**Задания к упражнению:**
(a) Определите, соответствуют ли отрывку о пьесе про Азов следующие утверждения: (i) в четвертой картине действия больше, чем речей; (ii) Терешка умирает, так и не спев ни одной песни; (iii) укрепления исправляют козачки. К каждому ответу «да» или «нет» приведите точную цитату из отрывка, которая решает дело.
(b) Напишите продолжение отрывка о пьесе про Азов, начиная сразу после его последнего предложения.

По кускам сердечко разрывается!

Все пьют. Занавес падает.

Картина четвертая переносит нас в Азов. Сцена представляет полуразрушенные укрепления города. Осажденных Козаков осталось в живых уже мало. Они отдыхают в ожидании приступа. Козачки, заменяя усталых мужей, исправляют укрепления и готовят боевые припасы. Тут является новое лицо, обязанное, вместе с Гусь-Пашою, смешить публику: козак из немцев, говорящий ломаным языком. Речей очень много, как и в предыдущих картинах, действия очень мало. Наконец, являются Порошин и другие козаки, поехавшие на выручку. За сценою шум приступа. Потом являются люди, рассказывающие зрителям, что приступ отбит, но турки готовятся к новому приступу. Приносят смертельно раненного Терешку, который умирает, не успев пропеть ни одной из обещанных песен. Для пьесы это лицо совершенно лишнее, оно выведено автором только для того, чтобы позорить запорожцев и чтобы восхищать зрителей восторженными выходками о бандуре и могуществе своего голоса.

**Показанный материал:**
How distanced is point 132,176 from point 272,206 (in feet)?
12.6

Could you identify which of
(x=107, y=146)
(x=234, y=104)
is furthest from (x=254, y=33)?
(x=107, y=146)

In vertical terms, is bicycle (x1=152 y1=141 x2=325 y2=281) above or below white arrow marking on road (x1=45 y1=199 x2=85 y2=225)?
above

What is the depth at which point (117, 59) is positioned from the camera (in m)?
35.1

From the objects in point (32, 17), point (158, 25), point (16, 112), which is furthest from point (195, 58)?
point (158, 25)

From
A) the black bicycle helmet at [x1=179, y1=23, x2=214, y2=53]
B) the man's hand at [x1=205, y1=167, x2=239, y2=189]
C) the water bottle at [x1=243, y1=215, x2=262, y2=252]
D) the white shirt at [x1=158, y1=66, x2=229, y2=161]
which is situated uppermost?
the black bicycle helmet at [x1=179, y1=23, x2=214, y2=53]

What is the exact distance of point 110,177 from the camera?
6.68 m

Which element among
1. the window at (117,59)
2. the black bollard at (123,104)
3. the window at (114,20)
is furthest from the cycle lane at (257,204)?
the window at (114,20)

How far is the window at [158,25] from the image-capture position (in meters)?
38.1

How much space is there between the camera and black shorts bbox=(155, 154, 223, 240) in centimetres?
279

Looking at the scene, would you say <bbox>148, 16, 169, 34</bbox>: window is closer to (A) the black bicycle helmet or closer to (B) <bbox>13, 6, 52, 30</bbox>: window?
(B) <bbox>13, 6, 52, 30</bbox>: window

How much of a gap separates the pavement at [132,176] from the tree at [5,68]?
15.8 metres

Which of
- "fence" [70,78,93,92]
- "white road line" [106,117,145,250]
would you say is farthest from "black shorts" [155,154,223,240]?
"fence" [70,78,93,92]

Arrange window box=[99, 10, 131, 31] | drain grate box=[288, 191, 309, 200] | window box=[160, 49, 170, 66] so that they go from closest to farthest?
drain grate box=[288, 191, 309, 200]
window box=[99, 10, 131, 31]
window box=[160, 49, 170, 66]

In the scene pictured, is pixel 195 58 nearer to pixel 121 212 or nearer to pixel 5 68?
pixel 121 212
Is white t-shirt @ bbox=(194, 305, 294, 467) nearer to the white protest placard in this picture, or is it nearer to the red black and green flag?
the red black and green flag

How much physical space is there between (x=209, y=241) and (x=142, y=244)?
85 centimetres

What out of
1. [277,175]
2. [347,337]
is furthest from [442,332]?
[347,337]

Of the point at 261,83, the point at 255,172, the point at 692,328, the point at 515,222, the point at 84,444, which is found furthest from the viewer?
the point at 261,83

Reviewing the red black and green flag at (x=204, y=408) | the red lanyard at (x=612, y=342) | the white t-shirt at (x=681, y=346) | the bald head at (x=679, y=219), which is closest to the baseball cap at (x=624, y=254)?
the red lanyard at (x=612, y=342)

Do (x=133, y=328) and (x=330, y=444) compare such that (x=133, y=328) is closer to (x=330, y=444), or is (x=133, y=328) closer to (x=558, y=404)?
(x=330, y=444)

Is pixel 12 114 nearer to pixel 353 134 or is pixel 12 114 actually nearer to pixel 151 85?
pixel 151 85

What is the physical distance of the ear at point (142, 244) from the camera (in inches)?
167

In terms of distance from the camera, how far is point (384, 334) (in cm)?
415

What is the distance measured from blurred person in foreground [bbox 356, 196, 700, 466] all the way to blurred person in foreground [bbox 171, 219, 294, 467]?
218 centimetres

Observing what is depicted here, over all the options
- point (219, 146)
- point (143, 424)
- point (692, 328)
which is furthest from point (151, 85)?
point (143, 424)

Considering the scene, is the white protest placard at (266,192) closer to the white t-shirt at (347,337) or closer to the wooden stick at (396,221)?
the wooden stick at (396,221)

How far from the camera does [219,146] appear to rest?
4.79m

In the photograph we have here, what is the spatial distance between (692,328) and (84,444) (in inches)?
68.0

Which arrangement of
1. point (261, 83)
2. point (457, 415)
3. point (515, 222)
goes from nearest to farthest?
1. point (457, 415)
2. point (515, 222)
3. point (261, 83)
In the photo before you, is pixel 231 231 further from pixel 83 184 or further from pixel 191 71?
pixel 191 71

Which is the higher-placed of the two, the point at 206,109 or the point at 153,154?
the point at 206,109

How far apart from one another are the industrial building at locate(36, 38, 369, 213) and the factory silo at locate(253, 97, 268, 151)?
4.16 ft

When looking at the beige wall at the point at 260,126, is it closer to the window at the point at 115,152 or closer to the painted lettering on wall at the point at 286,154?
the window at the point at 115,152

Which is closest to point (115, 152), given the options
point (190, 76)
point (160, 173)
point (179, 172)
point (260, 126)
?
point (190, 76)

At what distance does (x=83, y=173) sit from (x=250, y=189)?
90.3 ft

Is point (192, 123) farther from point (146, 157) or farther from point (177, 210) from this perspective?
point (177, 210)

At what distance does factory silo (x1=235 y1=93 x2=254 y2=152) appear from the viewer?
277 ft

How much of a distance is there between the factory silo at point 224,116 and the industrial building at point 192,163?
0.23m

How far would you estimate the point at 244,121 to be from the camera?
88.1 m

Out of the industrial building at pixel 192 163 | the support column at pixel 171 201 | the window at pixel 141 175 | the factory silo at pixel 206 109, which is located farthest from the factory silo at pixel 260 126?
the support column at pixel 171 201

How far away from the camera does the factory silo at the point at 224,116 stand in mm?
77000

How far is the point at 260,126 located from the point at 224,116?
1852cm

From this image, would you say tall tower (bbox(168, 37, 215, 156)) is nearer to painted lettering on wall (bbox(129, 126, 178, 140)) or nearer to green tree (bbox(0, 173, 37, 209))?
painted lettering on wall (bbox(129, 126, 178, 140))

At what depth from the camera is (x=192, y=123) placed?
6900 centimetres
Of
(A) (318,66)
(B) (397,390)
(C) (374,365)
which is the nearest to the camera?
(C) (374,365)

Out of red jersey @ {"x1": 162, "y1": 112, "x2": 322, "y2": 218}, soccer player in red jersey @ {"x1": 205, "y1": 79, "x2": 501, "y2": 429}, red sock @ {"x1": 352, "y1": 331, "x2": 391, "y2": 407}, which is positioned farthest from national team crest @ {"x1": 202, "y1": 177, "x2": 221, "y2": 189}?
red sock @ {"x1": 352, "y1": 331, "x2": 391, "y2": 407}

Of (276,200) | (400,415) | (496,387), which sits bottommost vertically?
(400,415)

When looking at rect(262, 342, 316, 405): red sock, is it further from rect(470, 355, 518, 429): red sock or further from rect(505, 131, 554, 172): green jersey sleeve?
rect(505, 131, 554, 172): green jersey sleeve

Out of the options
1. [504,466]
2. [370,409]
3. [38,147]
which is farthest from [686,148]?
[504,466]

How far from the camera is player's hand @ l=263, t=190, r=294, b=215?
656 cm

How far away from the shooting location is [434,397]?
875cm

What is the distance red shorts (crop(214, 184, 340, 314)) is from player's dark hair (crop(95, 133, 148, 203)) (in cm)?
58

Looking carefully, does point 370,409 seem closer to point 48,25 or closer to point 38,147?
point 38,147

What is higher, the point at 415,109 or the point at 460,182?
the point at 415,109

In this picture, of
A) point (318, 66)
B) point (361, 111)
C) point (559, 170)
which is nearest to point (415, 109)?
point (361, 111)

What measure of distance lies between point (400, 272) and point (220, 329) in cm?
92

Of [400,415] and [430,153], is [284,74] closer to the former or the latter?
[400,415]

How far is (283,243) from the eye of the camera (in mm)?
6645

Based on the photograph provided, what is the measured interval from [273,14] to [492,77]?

**Ответы к упражнению:**
(a)
(i) Нет: «Речей очень много, как и в предыдущих картинах, действия очень мало».
(ii) Да: «который умирает, не успев пропеть ни одной из обещанных песен».
(iii) Да: «Козачки, заменяя усталых мужей, исправляют укрепления».

(b)
Действие пятой картины опять в станице. Козачки, долго не получая известий о мужьях, отправившихся в Азов, от скуки ездят на охоту, стрелять дудаков, и притом стрелять не из ружей, а из луков. Это совершенно новое понятие о козацкой охоте в половине XVII века. Является запорожец, переодетый и с накладною бородою, он, пошедши с донцами в Азов, на дороге струсил и, вернувшись в станицу под чужим именем, хвастает своими геройскими подвигами в Азове и рассказывает, что все козаки там перебиты или померли с голоду. Старухи ему верят, но богатырша Даша, которая умеет ‘до чиста выпивать чару полную’, не так доверчива — она срывает с запорожца фальшивую бороду, заставляет его признаться в трусости и злом умысле — у волокиты запорожца было на уме силою увезти Ульяну, — в наказание за то бабы сбрасывают его с берега в реку. Вслед за тем является рыбалка (т. е. рыбачка?) и объявляет, что в Азове действительно голод. Даша убеждает козачек садиться на коней и спешить на помощь мужьям.
Шестая картина — курган по дороге к Азову. За курганом сидит запорожец с татарами, он подвел их, чтобы перехватить козачек. Но козачки разгоняют татар, убивают изменника запорожца и продолжают свой путь.
В седьмой и осьмой картинах мы видим бедствия осажден-1 ных, они умирают с голоду. Являются козачки с дудаками, которых по дороге настреляли из луков, и подкрепляют этою неожиданною пищею силы своих мужей. Тогда турки, у которых в стане началась чума, снимают осаду (картина девятая), козаки обогащаются их пожитками. Порошин женится на Даше, а немец-козак на другой девушке, Дуне, которая любила бандуриста — Терешку.
Действия в пьесе очень мало, разговоры неимоверно растянуты, ни одно лицо не говорит натуральным языком, все выражаются странною смесью надутого книжного языка с простонародным.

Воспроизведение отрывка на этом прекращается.